The generation falls into constant repetition without any good result

#2
by ddd2r2 - opened

Ollama locally tested with Nvidia RTX 5060Ti 16GB on two GGUF models:

  • GLM-4.7-Flash-REAP-23B-A3B-UD-IQ3_XXS.gguf
  • GLM-4.7-Flash-REAP-23B-A3B-UD-Q2_K_XL.gguf

Poor results with the request "Write simple rust program with GTK4". Code generation continues either for a long time or indefinitely, constantly repeating itself. And in the end it does not produce any good result.

Made extra test with model GLM-4.7-Flash-REAP-23B-A3B-UD-IQ2_XXS.gguf - same poor result.
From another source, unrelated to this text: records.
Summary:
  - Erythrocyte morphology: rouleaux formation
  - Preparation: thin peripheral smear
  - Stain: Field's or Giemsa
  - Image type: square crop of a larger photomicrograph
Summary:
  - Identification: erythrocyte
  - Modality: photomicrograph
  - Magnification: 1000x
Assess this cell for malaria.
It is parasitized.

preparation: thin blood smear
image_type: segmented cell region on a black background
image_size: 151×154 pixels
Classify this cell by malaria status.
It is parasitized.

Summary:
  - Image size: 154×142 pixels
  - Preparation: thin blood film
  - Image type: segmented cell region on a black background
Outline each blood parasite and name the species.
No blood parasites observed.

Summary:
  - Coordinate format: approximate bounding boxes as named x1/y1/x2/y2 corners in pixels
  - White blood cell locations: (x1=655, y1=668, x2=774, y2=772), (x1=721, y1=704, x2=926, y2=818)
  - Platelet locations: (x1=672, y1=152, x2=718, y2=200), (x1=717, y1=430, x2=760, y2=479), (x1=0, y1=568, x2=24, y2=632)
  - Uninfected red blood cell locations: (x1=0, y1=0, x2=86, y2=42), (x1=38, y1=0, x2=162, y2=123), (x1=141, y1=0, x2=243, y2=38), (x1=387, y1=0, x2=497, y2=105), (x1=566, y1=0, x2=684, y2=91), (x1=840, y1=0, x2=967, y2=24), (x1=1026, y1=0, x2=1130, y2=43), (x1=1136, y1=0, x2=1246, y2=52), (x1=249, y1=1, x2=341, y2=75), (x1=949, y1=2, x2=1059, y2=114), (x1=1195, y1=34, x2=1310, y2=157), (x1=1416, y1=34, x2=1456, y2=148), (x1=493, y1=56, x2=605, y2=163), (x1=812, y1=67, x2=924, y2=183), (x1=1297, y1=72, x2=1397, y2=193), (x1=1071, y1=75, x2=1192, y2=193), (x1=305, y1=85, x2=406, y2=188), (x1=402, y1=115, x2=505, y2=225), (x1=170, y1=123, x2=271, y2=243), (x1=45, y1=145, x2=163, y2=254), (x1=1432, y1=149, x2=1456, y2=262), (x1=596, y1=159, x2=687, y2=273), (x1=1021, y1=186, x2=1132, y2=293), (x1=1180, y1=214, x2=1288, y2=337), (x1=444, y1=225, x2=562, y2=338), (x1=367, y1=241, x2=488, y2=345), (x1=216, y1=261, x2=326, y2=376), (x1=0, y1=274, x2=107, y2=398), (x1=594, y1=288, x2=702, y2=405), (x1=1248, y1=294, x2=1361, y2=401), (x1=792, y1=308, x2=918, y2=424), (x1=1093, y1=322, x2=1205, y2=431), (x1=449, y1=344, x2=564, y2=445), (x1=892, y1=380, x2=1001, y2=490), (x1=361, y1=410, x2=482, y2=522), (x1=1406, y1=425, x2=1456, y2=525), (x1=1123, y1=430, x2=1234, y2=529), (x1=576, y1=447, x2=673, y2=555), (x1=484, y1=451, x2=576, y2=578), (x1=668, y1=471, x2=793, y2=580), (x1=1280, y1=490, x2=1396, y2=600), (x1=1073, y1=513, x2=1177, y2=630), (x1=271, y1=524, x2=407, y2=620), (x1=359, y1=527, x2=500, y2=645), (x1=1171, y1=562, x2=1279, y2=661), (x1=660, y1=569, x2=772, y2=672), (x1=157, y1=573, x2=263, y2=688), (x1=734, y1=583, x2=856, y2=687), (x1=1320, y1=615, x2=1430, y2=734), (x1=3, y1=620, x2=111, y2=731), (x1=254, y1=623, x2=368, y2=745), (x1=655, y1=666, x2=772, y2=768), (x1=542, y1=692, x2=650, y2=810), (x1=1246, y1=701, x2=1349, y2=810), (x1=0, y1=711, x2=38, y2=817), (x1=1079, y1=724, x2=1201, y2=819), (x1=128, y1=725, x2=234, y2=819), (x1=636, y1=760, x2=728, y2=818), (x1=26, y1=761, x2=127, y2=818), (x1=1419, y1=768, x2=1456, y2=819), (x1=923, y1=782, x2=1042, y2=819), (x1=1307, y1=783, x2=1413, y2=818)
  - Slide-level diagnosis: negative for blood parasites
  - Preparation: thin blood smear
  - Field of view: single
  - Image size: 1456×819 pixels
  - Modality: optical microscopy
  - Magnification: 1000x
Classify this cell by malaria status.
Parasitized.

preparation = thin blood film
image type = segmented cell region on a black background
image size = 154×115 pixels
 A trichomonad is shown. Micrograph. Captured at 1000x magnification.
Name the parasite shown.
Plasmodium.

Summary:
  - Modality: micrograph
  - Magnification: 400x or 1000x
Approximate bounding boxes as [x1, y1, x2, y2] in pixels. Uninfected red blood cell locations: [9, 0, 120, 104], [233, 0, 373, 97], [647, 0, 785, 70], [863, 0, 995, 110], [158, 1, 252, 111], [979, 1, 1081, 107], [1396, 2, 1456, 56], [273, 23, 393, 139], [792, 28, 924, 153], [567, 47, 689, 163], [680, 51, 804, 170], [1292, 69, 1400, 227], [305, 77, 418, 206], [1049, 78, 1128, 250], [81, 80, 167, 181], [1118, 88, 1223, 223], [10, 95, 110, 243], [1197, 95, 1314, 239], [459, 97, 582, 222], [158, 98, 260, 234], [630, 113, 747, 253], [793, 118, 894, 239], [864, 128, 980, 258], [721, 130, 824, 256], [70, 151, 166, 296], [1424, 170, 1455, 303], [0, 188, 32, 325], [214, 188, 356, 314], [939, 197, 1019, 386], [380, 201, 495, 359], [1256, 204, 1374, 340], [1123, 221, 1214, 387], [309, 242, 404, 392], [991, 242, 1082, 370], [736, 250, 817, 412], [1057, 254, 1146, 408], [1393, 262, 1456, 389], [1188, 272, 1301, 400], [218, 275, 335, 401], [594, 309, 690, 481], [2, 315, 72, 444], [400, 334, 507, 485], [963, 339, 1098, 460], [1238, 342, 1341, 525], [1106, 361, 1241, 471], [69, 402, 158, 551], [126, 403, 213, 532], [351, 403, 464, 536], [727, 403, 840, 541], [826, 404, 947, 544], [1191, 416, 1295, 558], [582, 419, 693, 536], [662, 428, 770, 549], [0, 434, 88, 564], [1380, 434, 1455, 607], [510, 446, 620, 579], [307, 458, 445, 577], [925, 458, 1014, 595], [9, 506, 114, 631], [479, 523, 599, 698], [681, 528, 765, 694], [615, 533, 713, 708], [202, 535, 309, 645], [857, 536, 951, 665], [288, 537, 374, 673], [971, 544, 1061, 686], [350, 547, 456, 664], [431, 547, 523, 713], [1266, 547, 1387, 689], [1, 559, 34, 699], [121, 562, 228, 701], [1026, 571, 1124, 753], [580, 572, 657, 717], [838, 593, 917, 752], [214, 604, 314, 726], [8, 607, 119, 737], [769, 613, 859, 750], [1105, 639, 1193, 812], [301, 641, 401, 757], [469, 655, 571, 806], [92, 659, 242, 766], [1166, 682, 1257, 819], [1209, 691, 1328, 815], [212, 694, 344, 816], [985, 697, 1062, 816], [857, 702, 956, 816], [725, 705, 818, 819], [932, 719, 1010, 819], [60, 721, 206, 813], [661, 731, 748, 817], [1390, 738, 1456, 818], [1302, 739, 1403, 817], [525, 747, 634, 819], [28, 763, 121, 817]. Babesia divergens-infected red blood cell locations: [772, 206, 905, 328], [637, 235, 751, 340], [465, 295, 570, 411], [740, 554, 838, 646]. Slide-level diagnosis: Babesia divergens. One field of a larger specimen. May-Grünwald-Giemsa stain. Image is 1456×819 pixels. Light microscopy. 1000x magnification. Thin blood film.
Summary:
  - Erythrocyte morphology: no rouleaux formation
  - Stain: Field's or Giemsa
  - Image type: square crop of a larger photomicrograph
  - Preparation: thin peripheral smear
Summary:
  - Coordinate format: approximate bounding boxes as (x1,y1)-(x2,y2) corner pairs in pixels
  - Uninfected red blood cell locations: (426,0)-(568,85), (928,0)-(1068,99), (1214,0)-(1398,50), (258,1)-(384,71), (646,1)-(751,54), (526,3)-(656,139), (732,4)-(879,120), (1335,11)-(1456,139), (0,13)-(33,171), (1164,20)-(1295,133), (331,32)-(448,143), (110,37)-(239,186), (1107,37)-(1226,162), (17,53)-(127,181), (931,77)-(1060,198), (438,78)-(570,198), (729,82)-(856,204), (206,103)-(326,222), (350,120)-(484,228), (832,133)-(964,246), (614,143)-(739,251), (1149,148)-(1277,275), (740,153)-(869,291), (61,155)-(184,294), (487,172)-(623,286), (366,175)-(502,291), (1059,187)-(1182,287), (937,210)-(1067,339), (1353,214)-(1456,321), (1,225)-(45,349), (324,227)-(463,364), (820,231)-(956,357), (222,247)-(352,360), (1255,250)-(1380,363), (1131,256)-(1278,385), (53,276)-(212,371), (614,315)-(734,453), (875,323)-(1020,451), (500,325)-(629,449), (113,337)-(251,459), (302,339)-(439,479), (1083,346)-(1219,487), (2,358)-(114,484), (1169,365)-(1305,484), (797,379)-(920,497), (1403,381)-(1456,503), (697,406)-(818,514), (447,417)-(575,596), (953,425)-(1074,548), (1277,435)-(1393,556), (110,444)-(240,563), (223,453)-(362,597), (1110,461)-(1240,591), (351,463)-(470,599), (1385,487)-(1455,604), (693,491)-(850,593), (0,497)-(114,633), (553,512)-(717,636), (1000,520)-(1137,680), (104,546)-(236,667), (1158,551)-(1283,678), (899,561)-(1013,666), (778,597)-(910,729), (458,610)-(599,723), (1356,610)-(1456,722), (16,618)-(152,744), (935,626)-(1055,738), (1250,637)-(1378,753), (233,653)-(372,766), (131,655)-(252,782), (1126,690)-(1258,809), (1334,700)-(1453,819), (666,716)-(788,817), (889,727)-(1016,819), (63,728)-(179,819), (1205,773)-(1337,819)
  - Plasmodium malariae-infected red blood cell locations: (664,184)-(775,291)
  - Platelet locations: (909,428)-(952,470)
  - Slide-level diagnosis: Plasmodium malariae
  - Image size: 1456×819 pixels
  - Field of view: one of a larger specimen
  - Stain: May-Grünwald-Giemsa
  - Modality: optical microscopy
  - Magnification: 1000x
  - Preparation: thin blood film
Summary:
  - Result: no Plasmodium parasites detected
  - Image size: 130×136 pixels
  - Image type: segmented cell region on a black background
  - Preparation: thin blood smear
Poor and meaningless code generation with infinite repetition:

Unsaved Image 73

Unsloth AI org

Ollama locally tested with Nvidia RTX 5060Ti 16GB on two GGUF models:

  • GLM-4.7-Flash-REAP-23B-A3B-UD-IQ3_XXS.gguf
  • GLM-4.7-Flash-REAP-23B-A3B-UD-Q2_K_XL.gguf

Poor results with the request "Write simple rust program with GTK4". Code generation continues either for a long time or indefinitely, constantly repeating itself. And in the end it does not produce any good result.

Do not use it Ollama, it's stated in our docs multiple times that it doesn't work!! https://unsloth.ai/docs/models/glm-4.7-flash#run-glm-4.7-flash

Ollama locally tested with Nvidia RTX 5060Ti 16GB on two GGUF models:

  • GLM-4.7-Flash-REAP-23B-A3B-UD-IQ3_XXS.gguf
  • GLM-4.7-Flash-REAP-23B-A3B-UD-Q2_K_XL.gguf

Poor results with the request "Write simple rust program with GTK4". Code generation continues either for a long time or indefinitely, constantly repeating itself. And in the end it does not produce any good result.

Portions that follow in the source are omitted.